Qual foi a cena mais impublicável que você já testemunhou, dentro ou fora de um palco ?

“Nós estávamos no Teatro Municipal , num baile de carnaval. De repente, vimos Orson Welles agarrando e mordendo uma mulata, numa aflição louca. Não queria ver nada: agarrava a mulata, foi descendo, se ajoelhou. Nós vimos o que ia acontecer. A turma em volta foi fechando. Fez uma coisa tão fechada que Orson Welles desceu e meteu a língua na mulata. E nós o protegemos”.

Quem você viu domindo na plateia de uma peça ? E você já dormiu profundamente na plateia de algum espetáculo?

Ultimamente, tenho cochilado. Mas não tem sido culpa minha: os espetáculos é que andam muito ruins. Nada no Brasil anda muito bem. Por que é que o teatro seria privilegiado ? O teatro também não anda muito bem. Tenho visto espetáculos que me dão um pouco de sono. Cochilo. Mas dormir mesmo não. Mas Pierre Cardin dormiu. Estávamos no balcão.E ele ameaçou cair lá embaixo. Ficamos todos preocupados. Ao fim do espetáculo, ele foi falar com Bob Wilson. Tínhamos visto o espetáculo “Cartas para a Rainha Vitória”. E ele elogiou para Bob Wilson: “Que maravilha!”. O espetáculo durava seis horas. E Pierre Cardin: “Você nos manteve atentos por seis horas…”. Fiquei olhando a coragem de Pierre Cardin de mentir.Não precisava exagerar. Porque ele tinha dormido”.

Uma pergunta pessoal: por que você de repente tentou se matar ? Você já estava ali – jovem,ainda – fazendo o que todo ator faz, ou seja, se sacrificar para chamar a atenção dos outros ?

Sérgio Britto: “Naquele dia,eu tinha ido ao baile do High Life. Apagavam a luz. Ficava tudo escuro. Eu era um rapazinho. Uma mulher lá aproveitou a escuridão, avançou em mim e me comeu.Eu estava meio bêbado. Estava num hotel de Copacabana. A família tinha ido à praia. Fiquei sozinho. Quando a família saiu, eu me levantei, peguei uma lâmina e cortei os pulsos. Mas não pensei: “Ah,quero morrer. Que desespero…Vou me exibir…”. Não. Havia em mim alguma coisa que estava querendo se libertar. Eu queria me libertar de quê ? Posso não ter raciocinado na hora,mas,logo depois, eu sabia do que era: eu queria fazer teatro, mas a família estava me empurrando para a medicina. Eu estava estudando medicina porque eles queriam, não porque eu queria. A primeira imagem dessa vontade de sair dessa prisão foi cortar os pulsos”.

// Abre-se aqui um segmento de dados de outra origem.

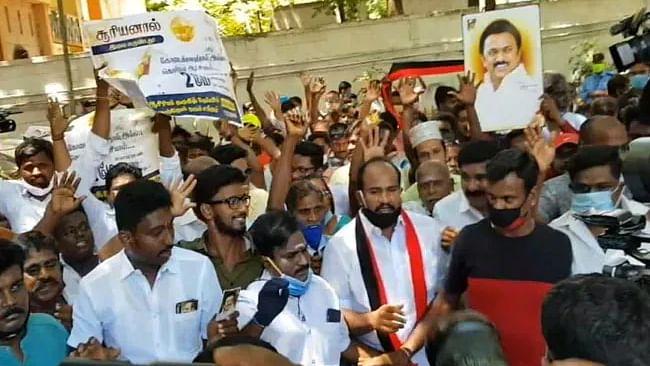 Congress-DMK alliance wins Tamil Nadu, Puducherry slips away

Você já namorou homens e mulheres,mas recusa o rótulo de bissexual. Prefere ser chamado de homossexual. Por que esta diferenciação ?

Sérgio Britto : “Se uma pessoa tem as duas opções sexuais na sua vida, esta negócio de bissexual é ridículo. Para quem transa com mulheres mas transa com homens, é lógico que a relação que não é a habitual e não é a esperada acaba por ser a mais importante. Não adianta negar. O bissexual vai negar. Aquele que tem uma vida dupla vai dizer : “Não,é assim mesmo:sou bissexual, gosto tanto de mulher quanto de homem”. Não é verdade. Pode gostar de mulheres, mas gosta mais de homens, porque, senão, não teria esta outra busca, esta outra forma de vida sexual. Não existe mistério. O que existe é o homossexual se defendendo com a palavra bissexual.Não quero que me chamem de bissexual. Quero que me chamem de uma pessoa que tem experiências em vários setores da vida sexual, já teve mulheres, já teve homens – e continua em aberto. Estou aí. Vamos ver o que é que dá”.

O grande dramaturgo Nélson Rodrigues disse que, se pudesse escolher um epitáfio, escolheria o seguinte; “Aqui jaz Nélson Rodrigues, assassinado pelos imbecis de ambos os sexos”. Se você pudesse escolher um epitáfio, qual seria ?

Sérgio Britto : “Aqui jaz Sérgio Britto – que trabalhou em teatro sempre com muito prazer. Nem pensei : saiu”.